### Stated task 1
In the interview with Pravdoliub Ivanov below, list the kinds of issues he says quite often trigger his work.

### Document excerpt
=====

“To have “style”, for me, means to stop surprising people” – an interview with Pravdoliub Ivanov

By Anna Savitskaya - Friday, June 5, 2015
“To have “style”, for me, means to stop surprising people” – an interview with Pravdoliub Ivanov

Pravdoliub Ivanov is a Bulgarian artist who confronts the creative process and enjoys not only the resulting material, but also the relations which arise with its creation and its perception by the public. The clashing of views, innovative approaches, the breaking of stereotypes - this is what constitutes the essence of the artist’s work. When confronted with the installations of Pravdoliub the world turns upside down, and the usual conventional balance is distorted.

“To have “style”, for me, means to stop surprising people” – an interview with Pravdoliub Ivanov

Pravdoliub Ivanov is a Bulgarian artist who confronts the creative process and enjoys not only the resulting material, but also the relations which arise with its creation and its perception by the public. The clashing of views, innovative approaches, the breaking of stereotypes - this is what constitutes the essence of the artist’s work. When confronted with the installations of Pravdoliub the world turns upside down, and the usual conventional balance is distorted. Using a variety of materials in his works, ranging from the silk ribbons used for military orders and medals, and including cheese, plasters, plates, school desks and chairs (from his piece "Pessimism No More"), Pravdo often combines the most unexpected substances and forces the viewer to let go of firm ground and enjoy the unpredictable. Confronting and questioning the viewer is Pravdoliub’s credo. Pravdoliub talks with Artdependence Magazine about his creative process and the ideas behind his artworks.

Artdependence Magazine: Does your work have a message and, if so, what would you say this message is?

Pravdoliub Ivanov: Well, I can’t say that there is one certain, general message in my works. I am quite often triggered by different political, social, or domestic issues. My ideas are a kind of a crossing point between daily life and fantasy - though I try to create works that belong to neither. Many of my installations are temporary. This is part of my belief that the value is not in the art work itself but rather in the relations it generates.

AD: How would you define your style? How do you feel about the diversity of media and themes you devote yourself to?

PI: I don’t know, I thought “style” is something we left behind in 19th century. To have “style”, for me, means to stop surprising people…and yourself. I don’t wish to have style, but I like it when people tell me – we saw something crazy in the city today, it looked like your work.

=====

### Extracted material
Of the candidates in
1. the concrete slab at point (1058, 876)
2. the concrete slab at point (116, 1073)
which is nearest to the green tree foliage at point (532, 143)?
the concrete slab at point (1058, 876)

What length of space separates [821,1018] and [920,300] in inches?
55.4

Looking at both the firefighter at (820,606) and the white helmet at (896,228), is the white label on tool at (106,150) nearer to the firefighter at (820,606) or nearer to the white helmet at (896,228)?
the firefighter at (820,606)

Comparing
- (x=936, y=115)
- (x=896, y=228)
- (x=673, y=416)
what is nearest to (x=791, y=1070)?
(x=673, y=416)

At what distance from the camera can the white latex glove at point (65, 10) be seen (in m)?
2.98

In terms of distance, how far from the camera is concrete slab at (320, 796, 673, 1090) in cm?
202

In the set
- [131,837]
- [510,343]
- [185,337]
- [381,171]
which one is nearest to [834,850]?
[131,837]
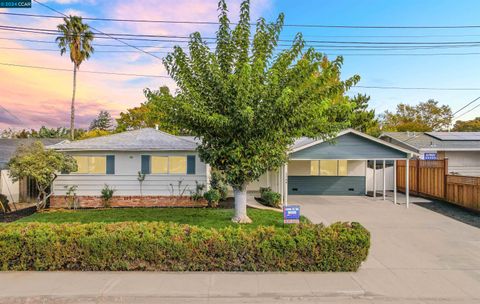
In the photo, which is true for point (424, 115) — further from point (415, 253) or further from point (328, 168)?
point (415, 253)

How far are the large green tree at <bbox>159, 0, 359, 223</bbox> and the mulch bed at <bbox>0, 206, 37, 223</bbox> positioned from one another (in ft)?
25.4

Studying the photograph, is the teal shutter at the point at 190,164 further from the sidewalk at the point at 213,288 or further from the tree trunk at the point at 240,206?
the sidewalk at the point at 213,288

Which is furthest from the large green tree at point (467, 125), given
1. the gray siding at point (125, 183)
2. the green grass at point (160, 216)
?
the gray siding at point (125, 183)

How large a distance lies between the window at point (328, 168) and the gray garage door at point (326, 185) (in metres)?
0.24

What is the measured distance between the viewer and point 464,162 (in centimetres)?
1834

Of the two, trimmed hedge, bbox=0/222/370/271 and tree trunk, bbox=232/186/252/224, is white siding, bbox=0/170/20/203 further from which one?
tree trunk, bbox=232/186/252/224

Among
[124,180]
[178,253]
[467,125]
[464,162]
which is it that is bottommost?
[178,253]

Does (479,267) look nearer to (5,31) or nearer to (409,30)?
(409,30)

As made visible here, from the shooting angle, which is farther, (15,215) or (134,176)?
(134,176)

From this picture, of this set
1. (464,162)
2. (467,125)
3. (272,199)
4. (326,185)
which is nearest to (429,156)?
(464,162)

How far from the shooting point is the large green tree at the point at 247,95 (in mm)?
8102

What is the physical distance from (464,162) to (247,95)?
680 inches

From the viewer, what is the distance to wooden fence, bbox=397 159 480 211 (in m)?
12.9

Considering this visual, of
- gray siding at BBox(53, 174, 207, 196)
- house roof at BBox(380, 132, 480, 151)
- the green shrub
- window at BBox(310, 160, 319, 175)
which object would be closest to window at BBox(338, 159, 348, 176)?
window at BBox(310, 160, 319, 175)
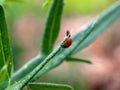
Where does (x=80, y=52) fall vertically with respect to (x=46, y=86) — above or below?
below

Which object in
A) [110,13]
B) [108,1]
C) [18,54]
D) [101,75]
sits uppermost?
[110,13]

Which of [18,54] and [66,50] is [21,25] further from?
[66,50]

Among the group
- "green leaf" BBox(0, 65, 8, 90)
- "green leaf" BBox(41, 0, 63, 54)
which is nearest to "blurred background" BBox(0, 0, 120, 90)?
"green leaf" BBox(41, 0, 63, 54)

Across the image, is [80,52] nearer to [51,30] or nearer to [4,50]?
[51,30]

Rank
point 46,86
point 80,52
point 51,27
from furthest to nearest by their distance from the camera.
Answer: point 80,52, point 51,27, point 46,86

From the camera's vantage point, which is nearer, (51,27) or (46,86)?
(46,86)

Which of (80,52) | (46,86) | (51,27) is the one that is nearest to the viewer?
(46,86)

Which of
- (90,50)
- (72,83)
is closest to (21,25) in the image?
(90,50)

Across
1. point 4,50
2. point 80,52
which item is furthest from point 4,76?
point 80,52

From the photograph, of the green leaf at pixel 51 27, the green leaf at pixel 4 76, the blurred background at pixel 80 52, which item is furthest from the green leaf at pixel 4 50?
the blurred background at pixel 80 52
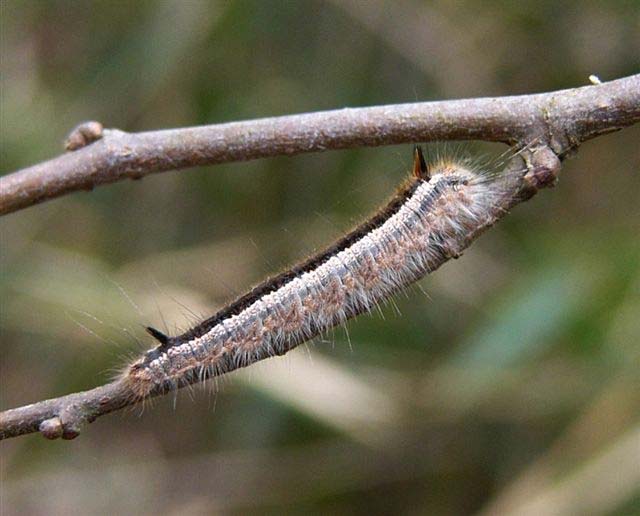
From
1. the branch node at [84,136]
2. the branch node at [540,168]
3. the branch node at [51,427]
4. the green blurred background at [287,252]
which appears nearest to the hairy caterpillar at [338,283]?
the branch node at [540,168]

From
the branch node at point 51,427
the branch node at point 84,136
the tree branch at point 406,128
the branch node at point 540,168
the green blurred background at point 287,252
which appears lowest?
the branch node at point 51,427

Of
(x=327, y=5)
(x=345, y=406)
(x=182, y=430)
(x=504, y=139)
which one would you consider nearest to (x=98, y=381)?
(x=182, y=430)

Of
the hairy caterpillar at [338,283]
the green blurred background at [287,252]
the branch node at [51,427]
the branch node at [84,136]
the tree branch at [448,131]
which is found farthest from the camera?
the green blurred background at [287,252]

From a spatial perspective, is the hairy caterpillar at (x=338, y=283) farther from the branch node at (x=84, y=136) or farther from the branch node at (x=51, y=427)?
the branch node at (x=84, y=136)

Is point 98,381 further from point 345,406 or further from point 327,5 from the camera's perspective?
point 327,5

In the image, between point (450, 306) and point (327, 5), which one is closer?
point (450, 306)

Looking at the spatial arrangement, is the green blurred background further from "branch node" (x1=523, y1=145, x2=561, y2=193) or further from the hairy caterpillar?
"branch node" (x1=523, y1=145, x2=561, y2=193)

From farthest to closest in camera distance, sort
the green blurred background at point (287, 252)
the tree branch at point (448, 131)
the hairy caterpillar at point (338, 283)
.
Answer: the green blurred background at point (287, 252), the hairy caterpillar at point (338, 283), the tree branch at point (448, 131)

=====

### Stated task 2
State how many lines of the records above contain the word "farther". Give only the number.

### Finished answer 1
Political, social, and domestic issues.

### Finished answer 2
2